Instructions to follow >>
Please write out the lines below as a numbered list, skipping the blank ones and leaving the pictures out.
== == ==
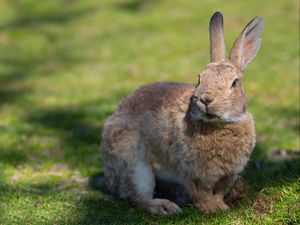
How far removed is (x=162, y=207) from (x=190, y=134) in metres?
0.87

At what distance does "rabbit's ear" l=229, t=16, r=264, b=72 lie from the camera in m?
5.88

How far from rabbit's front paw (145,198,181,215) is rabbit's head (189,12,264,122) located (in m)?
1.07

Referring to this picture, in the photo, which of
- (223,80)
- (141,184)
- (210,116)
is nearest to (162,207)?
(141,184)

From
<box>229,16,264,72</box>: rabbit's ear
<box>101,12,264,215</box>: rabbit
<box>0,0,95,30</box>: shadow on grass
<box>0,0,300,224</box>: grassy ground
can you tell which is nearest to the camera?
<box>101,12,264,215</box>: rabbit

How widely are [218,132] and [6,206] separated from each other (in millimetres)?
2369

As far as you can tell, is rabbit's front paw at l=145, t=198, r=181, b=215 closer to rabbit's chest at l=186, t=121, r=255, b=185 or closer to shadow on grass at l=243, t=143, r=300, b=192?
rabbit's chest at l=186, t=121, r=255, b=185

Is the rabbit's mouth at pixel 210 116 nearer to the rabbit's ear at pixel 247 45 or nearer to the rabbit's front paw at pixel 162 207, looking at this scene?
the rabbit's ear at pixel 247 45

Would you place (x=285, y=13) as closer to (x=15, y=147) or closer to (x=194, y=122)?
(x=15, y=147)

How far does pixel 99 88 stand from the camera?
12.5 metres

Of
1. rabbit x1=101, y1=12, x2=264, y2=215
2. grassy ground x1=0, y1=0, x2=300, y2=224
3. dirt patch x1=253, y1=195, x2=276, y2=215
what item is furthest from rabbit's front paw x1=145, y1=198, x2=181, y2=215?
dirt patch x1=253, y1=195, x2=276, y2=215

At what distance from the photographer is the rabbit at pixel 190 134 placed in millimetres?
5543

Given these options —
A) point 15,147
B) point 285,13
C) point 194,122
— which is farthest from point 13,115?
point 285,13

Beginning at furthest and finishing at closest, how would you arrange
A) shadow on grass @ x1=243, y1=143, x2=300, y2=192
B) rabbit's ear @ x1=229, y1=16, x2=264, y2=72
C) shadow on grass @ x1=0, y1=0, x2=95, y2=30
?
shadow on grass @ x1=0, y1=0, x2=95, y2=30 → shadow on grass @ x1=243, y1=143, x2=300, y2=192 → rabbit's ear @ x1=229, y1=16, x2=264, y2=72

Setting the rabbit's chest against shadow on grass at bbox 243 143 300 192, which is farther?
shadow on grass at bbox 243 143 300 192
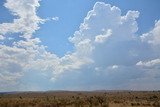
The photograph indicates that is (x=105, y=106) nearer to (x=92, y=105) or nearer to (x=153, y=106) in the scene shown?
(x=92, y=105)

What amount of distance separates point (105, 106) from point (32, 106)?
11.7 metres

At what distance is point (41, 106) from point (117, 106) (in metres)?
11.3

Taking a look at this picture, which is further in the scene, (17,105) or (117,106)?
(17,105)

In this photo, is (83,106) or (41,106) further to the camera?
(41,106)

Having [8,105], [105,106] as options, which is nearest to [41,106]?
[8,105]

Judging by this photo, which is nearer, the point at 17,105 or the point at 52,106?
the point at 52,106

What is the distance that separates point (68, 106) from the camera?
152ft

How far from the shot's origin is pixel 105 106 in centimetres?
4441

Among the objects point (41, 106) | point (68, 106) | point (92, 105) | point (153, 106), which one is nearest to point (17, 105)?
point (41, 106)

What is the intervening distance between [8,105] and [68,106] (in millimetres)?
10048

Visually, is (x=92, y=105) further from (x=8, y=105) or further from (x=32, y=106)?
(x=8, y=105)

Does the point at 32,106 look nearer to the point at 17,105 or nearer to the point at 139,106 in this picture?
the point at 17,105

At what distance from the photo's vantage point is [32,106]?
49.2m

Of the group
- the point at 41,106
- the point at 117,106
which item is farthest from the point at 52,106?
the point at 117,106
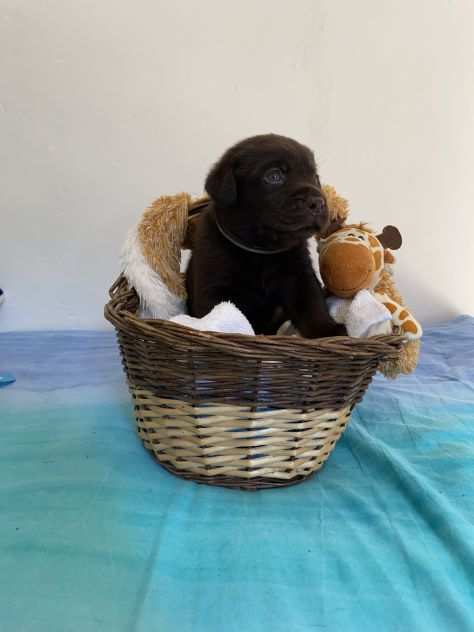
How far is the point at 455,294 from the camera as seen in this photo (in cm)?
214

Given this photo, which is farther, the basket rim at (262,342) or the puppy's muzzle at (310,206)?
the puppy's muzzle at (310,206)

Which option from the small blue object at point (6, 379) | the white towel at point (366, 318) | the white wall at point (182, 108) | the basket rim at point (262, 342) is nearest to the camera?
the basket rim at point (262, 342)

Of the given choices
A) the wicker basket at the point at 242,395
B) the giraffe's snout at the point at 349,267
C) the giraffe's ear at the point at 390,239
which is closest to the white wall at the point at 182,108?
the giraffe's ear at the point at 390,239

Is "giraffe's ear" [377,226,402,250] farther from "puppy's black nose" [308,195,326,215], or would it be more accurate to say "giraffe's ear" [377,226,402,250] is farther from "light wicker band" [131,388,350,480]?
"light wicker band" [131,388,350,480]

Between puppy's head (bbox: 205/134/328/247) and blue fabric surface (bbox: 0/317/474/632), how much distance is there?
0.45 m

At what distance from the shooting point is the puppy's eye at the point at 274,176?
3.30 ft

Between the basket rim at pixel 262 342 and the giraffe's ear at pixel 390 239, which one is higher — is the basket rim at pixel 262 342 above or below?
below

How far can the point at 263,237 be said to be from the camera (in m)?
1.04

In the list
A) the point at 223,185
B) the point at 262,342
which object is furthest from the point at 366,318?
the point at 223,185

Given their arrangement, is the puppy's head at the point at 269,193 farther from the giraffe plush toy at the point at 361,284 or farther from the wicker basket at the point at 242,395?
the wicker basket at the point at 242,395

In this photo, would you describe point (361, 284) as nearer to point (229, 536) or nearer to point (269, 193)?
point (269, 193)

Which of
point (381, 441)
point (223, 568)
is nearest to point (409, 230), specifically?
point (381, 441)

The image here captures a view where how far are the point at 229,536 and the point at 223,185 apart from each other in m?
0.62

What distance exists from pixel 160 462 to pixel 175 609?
== == ==
The result >>
1. How far removed is (x=162, y=207) from (x=190, y=134) in metres?
2. 0.87
3. At what distance does "rabbit's ear" l=229, t=16, r=264, b=72 lie from the camera in m?
4. 5.88
5. How far from rabbit's front paw (145,198,181,215) is rabbit's head (189,12,264,122) located (in m)?
6. 1.07
7. Referring to this picture, in the photo, which of
8. - (223,80)
9. - (141,184)
10. - (210,116)
11. is nearest to (162,207)?
12. (141,184)
13. From
14. <box>229,16,264,72</box>: rabbit's ear
15. <box>101,12,264,215</box>: rabbit
16. <box>0,0,95,30</box>: shadow on grass
17. <box>0,0,300,224</box>: grassy ground
18. can you tell which is nearest to the camera?
19. <box>101,12,264,215</box>: rabbit
20. How widely are [218,132] and [6,206] separated from each other (in millimetres)?
21. 2369
22. As far as you can tell, is rabbit's front paw at l=145, t=198, r=181, b=215 closer to rabbit's chest at l=186, t=121, r=255, b=185 or closer to shadow on grass at l=243, t=143, r=300, b=192?
23. rabbit's chest at l=186, t=121, r=255, b=185
24. Is the rabbit's mouth at pixel 210 116 nearer to the rabbit's ear at pixel 247 45 or nearer to the rabbit's front paw at pixel 162 207, looking at this scene?
25. the rabbit's ear at pixel 247 45
26. Would you place (x=285, y=13) as closer to (x=15, y=147) or closer to (x=194, y=122)?
27. (x=15, y=147)
28. How far does pixel 99 88 stand from the camera?
29. 12.5 metres
30. Of
31. 1. rabbit x1=101, y1=12, x2=264, y2=215
32. 2. grassy ground x1=0, y1=0, x2=300, y2=224
33. 3. dirt patch x1=253, y1=195, x2=276, y2=215
34. what item is furthest from rabbit's front paw x1=145, y1=198, x2=181, y2=215?
35. dirt patch x1=253, y1=195, x2=276, y2=215
36. At what distance from the photographer is the rabbit at pixel 190 134 placed in millimetres?
37. 5543
38. Given these options —
39. A) point 15,147
40. B) point 285,13
41. C) point 194,122
42. — which is farthest from point 13,115?
43. point 285,13
44. Beginning at furthest and finishing at closest, how would you arrange
45. A) shadow on grass @ x1=243, y1=143, x2=300, y2=192
46. B) rabbit's ear @ x1=229, y1=16, x2=264, y2=72
47. C) shadow on grass @ x1=0, y1=0, x2=95, y2=30
48. ?
49. shadow on grass @ x1=0, y1=0, x2=95, y2=30 → shadow on grass @ x1=243, y1=143, x2=300, y2=192 → rabbit's ear @ x1=229, y1=16, x2=264, y2=72
50. Setting the rabbit's chest against shadow on grass at bbox 243 143 300 192, which is farther?
51. shadow on grass at bbox 243 143 300 192
52. The photograph indicates that is (x=105, y=106) nearer to (x=92, y=105) or nearer to (x=153, y=106) in the scene shown?
53. (x=92, y=105)
54. What amount of distance separates point (105, 106) from point (32, 106)?
55. 11.7 metres
56. At what distance is point (41, 106) from point (117, 106) (in metres)?
57. 11.3
58. Taking a look at this picture, which is further in the scene, (17,105) or (117,106)?
59. (17,105)
60. In this photo, is (83,106) or (41,106) further to the camera?
61. (41,106)
62. Having [8,105], [105,106] as options, which is nearest to [41,106]?
63. [8,105]
64. Judging by this photo, which is nearer, the point at 17,105 or the point at 52,106?
65. the point at 52,106
66. What is the distance that separates point (68, 106) from the camera?
67. 152ft
68. How far from the shot's origin is pixel 105 106 in centimetres?
69. 4441
70. Among the objects point (41, 106) | point (68, 106) | point (92, 105) | point (153, 106), which one is nearest to point (17, 105)?
71. point (41, 106)
72. What is the intervening distance between [8,105] and [68,106] (in millimetres)?
73. 10048
74. Visually, is (x=92, y=105) further from (x=8, y=105) or further from (x=32, y=106)?
75. (x=8, y=105)
76. Does the point at 32,106 look nearer to the point at 17,105 or nearer to the point at 139,106 in this picture?
77. the point at 17,105
78. At what distance from the photo's vantage point is [32,106]?
79. 49.2m
80. Of the group
81. - the point at 41,106
82. - the point at 117,106
83. which item is farthest from the point at 52,106?
84. the point at 117,106
85. How far is the point at 455,294 from the camera as seen in this photo (in cm)?
86. 214
87. Given this photo, which is farther, the basket rim at (262,342) or the puppy's muzzle at (310,206)?
88. the puppy's muzzle at (310,206)
89. Which option from the small blue object at point (6, 379) | the white towel at point (366, 318) | the white wall at point (182, 108) | the basket rim at point (262, 342) is nearest to the camera?
90. the basket rim at point (262, 342)
91. Of the given choices
92. A) the wicker basket at the point at 242,395
93. B) the giraffe's snout at the point at 349,267
94. C) the giraffe's ear at the point at 390,239
95. which is closest to the white wall at the point at 182,108?
96. the giraffe's ear at the point at 390,239
97. Is "giraffe's ear" [377,226,402,250] farther from "puppy's black nose" [308,195,326,215], or would it be more accurate to say "giraffe's ear" [377,226,402,250] is farther from "light wicker band" [131,388,350,480]?
98. "light wicker band" [131,388,350,480]
99. Between puppy's head (bbox: 205/134/328/247) and blue fabric surface (bbox: 0/317/474/632), how much distance is there?
100. 0.45 m
101. At what distance from the shooting point is the puppy's eye at the point at 274,176?
102. 3.30 ft
103. Between the basket rim at pixel 262 342 and the giraffe's ear at pixel 390 239, which one is higher — is the basket rim at pixel 262 342 above or below?
104. below
105. How far can the point at 263,237 be said to be from the camera (in m)?
106. 1.04
107. In the list
108. A) the point at 223,185
109. B) the point at 262,342
110. which object is furthest from the point at 366,318?
111. the point at 223,185
112. Given their arrangement, is the puppy's head at the point at 269,193 farther from the giraffe plush toy at the point at 361,284 or farther from the wicker basket at the point at 242,395?
113. the wicker basket at the point at 242,395
114. In this photo, would you describe point (361, 284) as nearer to point (229, 536) or nearer to point (269, 193)?
115. point (269, 193)
116. Which of
117. point (381, 441)
118. point (223, 568)
119. is nearest to point (409, 230), specifically?
120. point (381, 441)
121. The image here captures a view where how far are the point at 229,536 and the point at 223,185 apart from each other in m?
122. 0.62
123. What distance exists from pixel 160 462 to pixel 175 609?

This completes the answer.